What's Happening?
The field of Parkinson’s disease (PD) research is undergoing a significant transition from focusing solely on symptom control to exploring disease-modifying therapies (DMTs). Traditionally, PD treatment
has centered on dopamine replacement to manage motor symptoms. However, recent scientific advances are driving efforts to develop therapies that slow or alter disease progression. These include monoclonal antibodies, small-molecule kinase inhibitors, and gene therapies targeting biological mechanisms such as alpha-synuclein aggregation and LRRK2 signaling. Despite the challenges, multiple programs are underway to generate data demonstrating the potential to slow neuronal loss and modify the disease course.
Why It's Important?
This shift in focus is crucial as PD is the fastest-growing major neurodegenerative disorder, with prevalence expected to more than double by 2050. Current treatments primarily address symptoms, but do not alter the underlying disease process. Developing DMTs could transform the management of PD by preserving neurons and potentially restoring function, offering hope for improved long-term outcomes. The integration of biomarkers for early detection and patient stratification is also enhancing research efforts, paving the way for more targeted and effective therapies.

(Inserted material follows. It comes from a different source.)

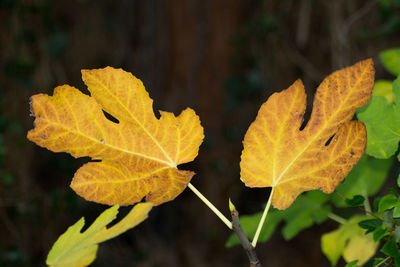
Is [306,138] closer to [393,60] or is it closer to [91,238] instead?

Success in this area could set a precedent for other neurodegenerative diseases.
What's Next?
Several late-stage trials are expected to report results between 2025 and 2027, marking a critical test for disease-modifying strategies in PD. These trials will focus on demonstrating the ability to slow disease progression and improve patient outcomes. The development of biomarkers for early detection and patient stratification will be essential for trial success and regulatory approval. As research progresses, the focus will likely expand to include regenerative approaches, such as cell therapy and gene-based strategies, aiming to restore dopaminergic circuitry and enhance neuronal resilience. Continued investment and collaboration will be key to advancing these promising therapies.